ASSIGNED TASK :: Transcribe, without alteration, the line that includes "class: Mammalia" and each line after it until the records end, omitting all that precede it.

EXERCISE DATA ::
********
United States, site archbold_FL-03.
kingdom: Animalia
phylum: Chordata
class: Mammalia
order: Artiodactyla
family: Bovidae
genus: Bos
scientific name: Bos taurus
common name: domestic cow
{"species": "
********
TASK OUTPUT ::
class: Mammalia
order: Artiodactyla
family: Bovidae
genus: Bos
scientific name: Bos taurus
common name: domestic cow
{"species": "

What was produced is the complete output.